Ekonomik alanda işler istendiği gibi gitmiyor, her ne kadar sayılarla her biçimde oynayıp tersini kanıtlamaya çalışsalar da milli gelirin bu yılın birinci çeyreğinde yüzde 11,7 büyüdüğünü böbürlenerek açıklamalarına karşın, 2008’deki seviyeye bile ulaşamadığı bilgisini ekleyemiyorlar. Üstelik bir önceki krizin Amerika merkezli yaşandığı oysa şimdiki olası krizin merkezinin Avrupa olacağı düşünülürse Türkiye’yi bekleyen gelecek hiç de parlak olmayacak. Yaz aylarında zaten yaşanan enflasyon düşüşü AKP için sadece geçici bir propaganda malzemesi.
Her şeye rağmen bu yaz çok daha fazla kar biriktirecek, tipi ise sonbaharda. “Eee o zaman sonbaharı bekleyelim” demek bir tercih elbette.
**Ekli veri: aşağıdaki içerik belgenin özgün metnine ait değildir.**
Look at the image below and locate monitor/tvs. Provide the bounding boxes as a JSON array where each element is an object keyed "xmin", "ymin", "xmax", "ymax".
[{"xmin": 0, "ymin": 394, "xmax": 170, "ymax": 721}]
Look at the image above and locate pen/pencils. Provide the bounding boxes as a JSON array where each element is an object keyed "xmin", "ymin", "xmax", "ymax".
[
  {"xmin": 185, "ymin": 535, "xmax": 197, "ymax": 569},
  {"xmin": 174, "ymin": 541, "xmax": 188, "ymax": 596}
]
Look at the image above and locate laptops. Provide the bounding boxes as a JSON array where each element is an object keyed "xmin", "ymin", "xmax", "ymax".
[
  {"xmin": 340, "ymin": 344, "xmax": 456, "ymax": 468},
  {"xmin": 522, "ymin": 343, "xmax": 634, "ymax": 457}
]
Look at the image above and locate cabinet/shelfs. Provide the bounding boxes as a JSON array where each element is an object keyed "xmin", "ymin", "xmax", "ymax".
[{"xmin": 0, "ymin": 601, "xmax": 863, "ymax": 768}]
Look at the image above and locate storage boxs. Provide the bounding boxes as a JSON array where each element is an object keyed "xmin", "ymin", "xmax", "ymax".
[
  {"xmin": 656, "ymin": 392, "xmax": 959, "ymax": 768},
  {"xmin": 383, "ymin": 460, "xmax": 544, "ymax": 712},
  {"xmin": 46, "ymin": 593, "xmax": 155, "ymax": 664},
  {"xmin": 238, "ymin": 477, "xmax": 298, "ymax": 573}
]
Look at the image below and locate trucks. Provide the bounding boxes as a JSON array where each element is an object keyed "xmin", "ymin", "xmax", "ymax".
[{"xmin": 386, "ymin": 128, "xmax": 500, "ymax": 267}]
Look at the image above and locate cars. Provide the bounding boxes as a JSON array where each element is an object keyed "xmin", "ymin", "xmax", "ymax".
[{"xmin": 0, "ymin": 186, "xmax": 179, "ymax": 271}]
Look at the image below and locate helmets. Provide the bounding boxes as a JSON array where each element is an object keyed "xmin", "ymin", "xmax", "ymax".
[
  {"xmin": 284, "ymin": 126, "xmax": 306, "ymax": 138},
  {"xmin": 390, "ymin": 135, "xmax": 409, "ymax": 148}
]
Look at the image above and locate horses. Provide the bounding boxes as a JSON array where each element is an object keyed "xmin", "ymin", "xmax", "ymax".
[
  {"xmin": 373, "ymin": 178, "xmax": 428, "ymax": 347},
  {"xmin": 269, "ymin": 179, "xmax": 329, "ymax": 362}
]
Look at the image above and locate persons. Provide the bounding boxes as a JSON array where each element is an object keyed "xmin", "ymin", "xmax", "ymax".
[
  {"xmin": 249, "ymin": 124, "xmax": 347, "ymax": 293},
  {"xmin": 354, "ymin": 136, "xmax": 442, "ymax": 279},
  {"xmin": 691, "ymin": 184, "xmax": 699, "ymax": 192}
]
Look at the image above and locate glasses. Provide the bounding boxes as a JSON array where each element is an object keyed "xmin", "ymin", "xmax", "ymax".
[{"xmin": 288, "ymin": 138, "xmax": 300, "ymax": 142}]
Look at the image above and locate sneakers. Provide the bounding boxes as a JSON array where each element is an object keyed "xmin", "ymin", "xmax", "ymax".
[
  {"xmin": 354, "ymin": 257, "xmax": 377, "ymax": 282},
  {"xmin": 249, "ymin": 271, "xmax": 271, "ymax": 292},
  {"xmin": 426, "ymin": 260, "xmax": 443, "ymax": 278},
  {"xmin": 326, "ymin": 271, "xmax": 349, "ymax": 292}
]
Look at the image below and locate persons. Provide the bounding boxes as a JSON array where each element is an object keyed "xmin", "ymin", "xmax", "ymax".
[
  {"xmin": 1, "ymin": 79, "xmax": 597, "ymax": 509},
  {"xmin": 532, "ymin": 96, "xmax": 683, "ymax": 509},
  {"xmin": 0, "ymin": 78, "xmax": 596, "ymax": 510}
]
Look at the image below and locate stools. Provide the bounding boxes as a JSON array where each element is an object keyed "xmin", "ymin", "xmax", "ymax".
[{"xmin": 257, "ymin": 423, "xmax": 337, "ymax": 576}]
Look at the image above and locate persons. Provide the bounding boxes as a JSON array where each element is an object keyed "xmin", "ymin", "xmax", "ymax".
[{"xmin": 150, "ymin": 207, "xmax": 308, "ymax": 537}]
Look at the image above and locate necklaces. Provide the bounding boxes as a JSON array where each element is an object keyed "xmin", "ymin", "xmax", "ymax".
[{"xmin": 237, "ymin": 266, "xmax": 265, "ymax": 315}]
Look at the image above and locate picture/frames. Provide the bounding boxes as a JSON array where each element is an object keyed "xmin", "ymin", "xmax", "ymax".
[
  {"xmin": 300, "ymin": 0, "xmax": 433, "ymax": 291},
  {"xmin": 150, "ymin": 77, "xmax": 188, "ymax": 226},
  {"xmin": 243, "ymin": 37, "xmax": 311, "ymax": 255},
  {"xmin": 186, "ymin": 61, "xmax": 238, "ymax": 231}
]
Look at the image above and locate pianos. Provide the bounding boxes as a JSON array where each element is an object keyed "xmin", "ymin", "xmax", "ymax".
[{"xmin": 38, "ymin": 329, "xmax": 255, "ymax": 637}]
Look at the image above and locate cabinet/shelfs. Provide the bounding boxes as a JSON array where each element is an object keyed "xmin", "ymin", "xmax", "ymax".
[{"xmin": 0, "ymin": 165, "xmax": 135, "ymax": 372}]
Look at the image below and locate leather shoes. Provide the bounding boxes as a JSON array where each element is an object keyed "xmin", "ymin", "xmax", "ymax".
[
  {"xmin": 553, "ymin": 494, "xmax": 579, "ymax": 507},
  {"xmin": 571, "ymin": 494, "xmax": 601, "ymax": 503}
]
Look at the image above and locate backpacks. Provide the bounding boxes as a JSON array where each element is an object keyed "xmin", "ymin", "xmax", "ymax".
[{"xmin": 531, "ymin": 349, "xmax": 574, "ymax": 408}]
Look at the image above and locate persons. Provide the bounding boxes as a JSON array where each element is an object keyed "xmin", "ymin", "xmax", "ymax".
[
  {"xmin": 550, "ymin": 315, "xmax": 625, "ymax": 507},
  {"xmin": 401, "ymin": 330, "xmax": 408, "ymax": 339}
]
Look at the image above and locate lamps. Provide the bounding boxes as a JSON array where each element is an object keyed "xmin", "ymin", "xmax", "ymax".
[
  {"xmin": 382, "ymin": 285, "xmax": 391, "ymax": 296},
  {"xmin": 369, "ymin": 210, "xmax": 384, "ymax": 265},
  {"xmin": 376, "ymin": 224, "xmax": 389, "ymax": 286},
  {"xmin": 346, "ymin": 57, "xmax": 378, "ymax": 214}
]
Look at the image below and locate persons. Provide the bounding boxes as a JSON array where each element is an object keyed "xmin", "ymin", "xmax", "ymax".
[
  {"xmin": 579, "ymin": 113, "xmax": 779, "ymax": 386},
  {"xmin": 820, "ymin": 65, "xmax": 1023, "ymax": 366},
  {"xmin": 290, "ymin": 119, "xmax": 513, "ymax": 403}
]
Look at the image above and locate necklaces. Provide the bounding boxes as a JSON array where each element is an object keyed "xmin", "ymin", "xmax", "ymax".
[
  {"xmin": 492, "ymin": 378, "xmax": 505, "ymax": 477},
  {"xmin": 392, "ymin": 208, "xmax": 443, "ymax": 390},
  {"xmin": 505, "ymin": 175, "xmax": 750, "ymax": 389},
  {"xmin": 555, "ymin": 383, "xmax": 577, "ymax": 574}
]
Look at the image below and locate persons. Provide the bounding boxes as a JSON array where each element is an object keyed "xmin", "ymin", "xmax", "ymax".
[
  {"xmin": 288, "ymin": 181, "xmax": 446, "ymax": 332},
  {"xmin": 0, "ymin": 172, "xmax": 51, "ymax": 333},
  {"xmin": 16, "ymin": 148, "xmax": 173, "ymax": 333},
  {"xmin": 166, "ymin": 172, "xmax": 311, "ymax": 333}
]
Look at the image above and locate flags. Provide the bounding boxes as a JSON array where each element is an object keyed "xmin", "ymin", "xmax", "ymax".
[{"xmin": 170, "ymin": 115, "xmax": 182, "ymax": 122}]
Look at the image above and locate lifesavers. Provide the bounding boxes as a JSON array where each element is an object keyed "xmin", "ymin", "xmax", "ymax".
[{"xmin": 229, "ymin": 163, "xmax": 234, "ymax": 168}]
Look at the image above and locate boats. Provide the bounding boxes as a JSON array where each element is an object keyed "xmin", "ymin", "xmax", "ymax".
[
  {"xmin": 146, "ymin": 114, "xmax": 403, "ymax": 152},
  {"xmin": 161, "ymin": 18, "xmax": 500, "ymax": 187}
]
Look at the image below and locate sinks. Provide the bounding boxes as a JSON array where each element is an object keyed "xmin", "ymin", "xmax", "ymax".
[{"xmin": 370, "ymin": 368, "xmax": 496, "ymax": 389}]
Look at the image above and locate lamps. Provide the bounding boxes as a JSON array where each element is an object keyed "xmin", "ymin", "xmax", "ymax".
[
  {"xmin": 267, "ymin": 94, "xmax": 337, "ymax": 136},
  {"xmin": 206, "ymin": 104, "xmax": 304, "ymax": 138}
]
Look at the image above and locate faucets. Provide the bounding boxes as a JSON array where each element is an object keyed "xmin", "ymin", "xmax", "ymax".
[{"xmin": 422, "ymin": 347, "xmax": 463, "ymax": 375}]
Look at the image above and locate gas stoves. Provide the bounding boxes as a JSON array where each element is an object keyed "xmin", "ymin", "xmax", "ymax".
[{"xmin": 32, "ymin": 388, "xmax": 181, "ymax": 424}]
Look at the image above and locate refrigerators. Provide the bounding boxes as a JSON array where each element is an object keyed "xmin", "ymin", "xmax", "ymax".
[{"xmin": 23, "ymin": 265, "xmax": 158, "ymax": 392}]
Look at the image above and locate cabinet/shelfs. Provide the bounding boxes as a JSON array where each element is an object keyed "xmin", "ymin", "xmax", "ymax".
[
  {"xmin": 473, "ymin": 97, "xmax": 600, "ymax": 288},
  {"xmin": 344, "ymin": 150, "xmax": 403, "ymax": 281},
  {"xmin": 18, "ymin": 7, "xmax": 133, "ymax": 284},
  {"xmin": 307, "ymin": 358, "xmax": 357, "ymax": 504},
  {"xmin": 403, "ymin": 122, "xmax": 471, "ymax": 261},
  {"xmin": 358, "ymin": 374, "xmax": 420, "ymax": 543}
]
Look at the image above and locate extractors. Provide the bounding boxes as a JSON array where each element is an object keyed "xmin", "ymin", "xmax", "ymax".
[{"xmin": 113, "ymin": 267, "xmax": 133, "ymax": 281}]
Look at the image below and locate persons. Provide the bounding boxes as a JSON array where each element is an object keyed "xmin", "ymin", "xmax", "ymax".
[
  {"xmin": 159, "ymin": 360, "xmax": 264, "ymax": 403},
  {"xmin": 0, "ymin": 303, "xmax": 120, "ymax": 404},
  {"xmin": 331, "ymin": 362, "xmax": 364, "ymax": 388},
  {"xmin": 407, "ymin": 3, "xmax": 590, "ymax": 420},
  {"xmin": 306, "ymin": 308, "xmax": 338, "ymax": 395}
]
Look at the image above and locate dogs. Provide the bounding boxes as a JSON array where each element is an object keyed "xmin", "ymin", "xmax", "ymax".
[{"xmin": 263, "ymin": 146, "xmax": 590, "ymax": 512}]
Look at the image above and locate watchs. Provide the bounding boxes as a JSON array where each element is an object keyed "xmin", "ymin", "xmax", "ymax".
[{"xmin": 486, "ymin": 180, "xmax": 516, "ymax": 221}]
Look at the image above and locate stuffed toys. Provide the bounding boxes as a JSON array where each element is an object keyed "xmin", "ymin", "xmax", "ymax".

Bir başka tercihse “sonbaharı erkene çekmek”. Yazın yapılacaklarla birlikte. Çünkü karşıdakiler sonbahara hazırlanırken yazı da boş geçirmiyor. Nükleer yasası geçiriliyor, HES inşaatları tüm hızıyla sürüyor, enerji alanının kapıları sermayeye ardına kadar açılmış durumda, taşeronlaşma tam gaz ilerliyor, madenciler hala toprak altında.